Exercise goal — Skip the pictures. Transcribe the rest of the data below without changing a word.

↓↓↓

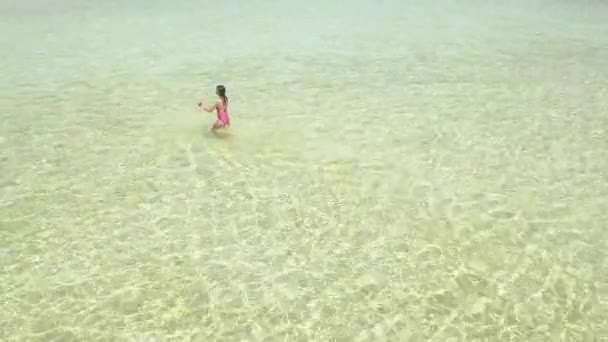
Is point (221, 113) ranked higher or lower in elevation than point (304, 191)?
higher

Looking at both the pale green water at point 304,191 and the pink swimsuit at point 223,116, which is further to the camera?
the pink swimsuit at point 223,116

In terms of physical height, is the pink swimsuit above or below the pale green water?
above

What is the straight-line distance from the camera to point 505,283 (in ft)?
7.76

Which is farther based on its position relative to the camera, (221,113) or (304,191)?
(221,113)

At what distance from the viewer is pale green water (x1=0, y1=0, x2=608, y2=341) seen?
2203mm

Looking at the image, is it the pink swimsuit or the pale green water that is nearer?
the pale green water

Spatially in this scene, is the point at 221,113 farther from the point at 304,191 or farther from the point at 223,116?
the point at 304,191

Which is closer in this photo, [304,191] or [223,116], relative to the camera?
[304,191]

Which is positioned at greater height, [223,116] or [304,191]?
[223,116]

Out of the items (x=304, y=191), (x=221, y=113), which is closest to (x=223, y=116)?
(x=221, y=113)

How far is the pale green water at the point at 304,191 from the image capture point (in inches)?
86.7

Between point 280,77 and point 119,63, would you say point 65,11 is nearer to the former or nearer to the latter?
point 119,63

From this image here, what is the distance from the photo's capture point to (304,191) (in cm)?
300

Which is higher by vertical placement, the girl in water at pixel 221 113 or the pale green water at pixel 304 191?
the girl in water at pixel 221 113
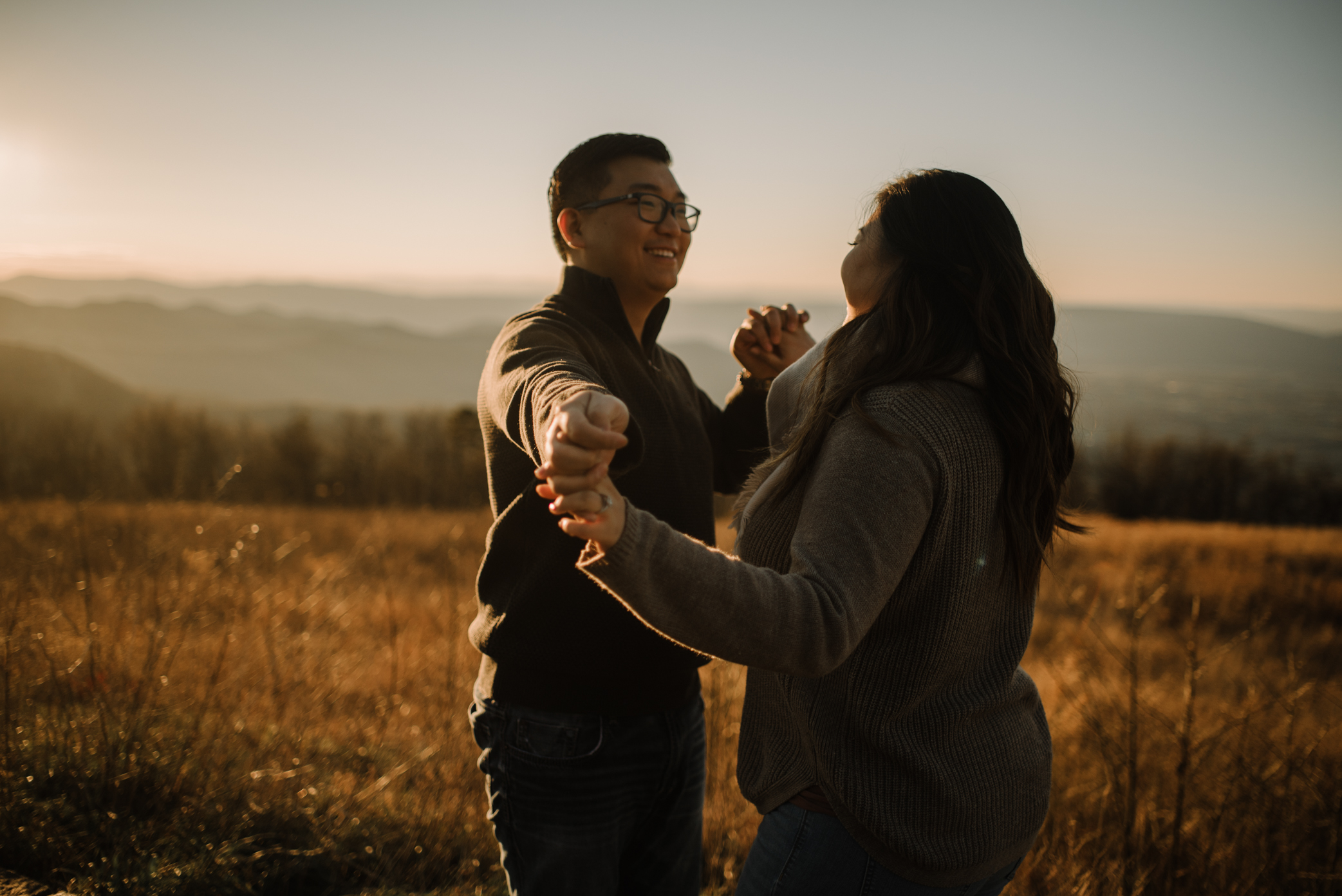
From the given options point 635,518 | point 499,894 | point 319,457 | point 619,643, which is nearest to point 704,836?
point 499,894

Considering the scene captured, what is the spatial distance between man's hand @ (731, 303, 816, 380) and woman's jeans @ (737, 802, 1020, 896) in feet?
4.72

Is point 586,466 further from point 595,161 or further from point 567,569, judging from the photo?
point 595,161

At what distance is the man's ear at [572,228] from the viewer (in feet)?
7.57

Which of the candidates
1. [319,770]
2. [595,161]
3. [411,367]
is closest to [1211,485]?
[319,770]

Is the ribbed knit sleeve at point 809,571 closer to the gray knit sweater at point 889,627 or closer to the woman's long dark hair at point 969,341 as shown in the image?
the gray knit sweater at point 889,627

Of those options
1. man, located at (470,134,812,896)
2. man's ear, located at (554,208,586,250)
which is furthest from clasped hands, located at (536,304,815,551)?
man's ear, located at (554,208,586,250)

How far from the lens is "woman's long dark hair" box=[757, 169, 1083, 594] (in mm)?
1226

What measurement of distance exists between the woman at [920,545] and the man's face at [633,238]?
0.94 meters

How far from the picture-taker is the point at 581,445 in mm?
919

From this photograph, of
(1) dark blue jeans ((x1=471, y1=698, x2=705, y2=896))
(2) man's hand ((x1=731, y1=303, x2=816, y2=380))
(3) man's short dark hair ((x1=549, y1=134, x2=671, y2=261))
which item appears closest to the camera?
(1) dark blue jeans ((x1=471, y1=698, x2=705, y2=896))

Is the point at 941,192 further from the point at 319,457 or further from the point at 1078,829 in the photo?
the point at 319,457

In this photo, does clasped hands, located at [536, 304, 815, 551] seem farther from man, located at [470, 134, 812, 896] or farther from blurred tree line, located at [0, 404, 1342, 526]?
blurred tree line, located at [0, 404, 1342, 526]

↑↑↑

Result —
Is point (221, 113) ranked higher or lower in elevation than point (304, 191)?
higher

Looking at both the pale green water at point 304,191 and the pink swimsuit at point 223,116, which is further to the camera?
the pink swimsuit at point 223,116

In terms of physical height, is the pink swimsuit above or below the pale green water?
above

What is the straight-line distance from the camera to point 505,283 (in ft)?
7.76

Which is farther based on its position relative to the camera, (221,113) or (304,191)?
(221,113)

At what distance from the viewer is pale green water (x1=0, y1=0, x2=608, y2=341) seen?
2203mm

Looking at the image, is it the pink swimsuit or the pale green water that is nearer?
the pale green water

Spatially in this scene, is the point at 221,113 farther from the point at 304,191 or farther from the point at 223,116?
the point at 304,191

Which is closer in this photo, [304,191] or [223,116], relative to the camera?
[304,191]

Which is positioned at greater height, [223,116] or [304,191]?
[223,116]

Out of the items (x=304, y=191), (x=221, y=113), which is closest to (x=223, y=116)?
(x=221, y=113)

How far is the pale green water at the point at 304,191 from the image capture point (in inches)?
86.7

Between point 280,77 and point 119,63, would you say point 65,11 is nearer to the former or nearer to the latter?
point 119,63

From this image here, what is the distance from the photo's capture point to (304,191) (in cm)?
300

Which is higher by vertical placement, the girl in water at pixel 221 113 or the pale green water at pixel 304 191?
the girl in water at pixel 221 113
From the given options point 635,518 | point 499,894 | point 319,457 | point 619,643, which is nearest to point 704,836?
point 499,894

Considering the scene captured, what is the spatial distance between man's hand @ (731, 303, 816, 380) and woman's jeans @ (737, 802, 1020, 896) in feet?
4.72

Is point 586,466 further from point 595,161 or further from point 567,569, judging from the photo?
point 595,161

At what distance is the man's ear at [572,228] from the viewer (in feet)?
7.57

Which of the candidates
1. [319,770]
2. [595,161]
3. [411,367]
is closest to [1211,485]?
[319,770]

Is the ribbed knit sleeve at point 809,571 closer to the gray knit sweater at point 889,627 or closer to the woman's long dark hair at point 969,341 as shown in the image?
the gray knit sweater at point 889,627

Of those options
1. man, located at (470,134,812,896)
2. man's ear, located at (554,208,586,250)
which is furthest from clasped hands, located at (536,304,815,551)?
man's ear, located at (554,208,586,250)

How far from the lens is "woman's long dark hair" box=[757, 169, 1083, 594] (in mm)?
1226

What measurement of distance exists between the woman at [920,545] and the man's face at [633,238]?
0.94 meters

How far from the picture-taker is the point at 581,445 in mm?
919

From this photograph, of
(1) dark blue jeans ((x1=471, y1=698, x2=705, y2=896))
(2) man's hand ((x1=731, y1=303, x2=816, y2=380))
(3) man's short dark hair ((x1=549, y1=134, x2=671, y2=261))
which item appears closest to the camera?
(1) dark blue jeans ((x1=471, y1=698, x2=705, y2=896))

Is the point at 941,192 further from the point at 319,457 or further from the point at 1078,829 in the photo?
the point at 319,457

In this photo, does clasped hands, located at [536, 304, 815, 551] seem farther from man, located at [470, 134, 812, 896] or farther from blurred tree line, located at [0, 404, 1342, 526]?
blurred tree line, located at [0, 404, 1342, 526]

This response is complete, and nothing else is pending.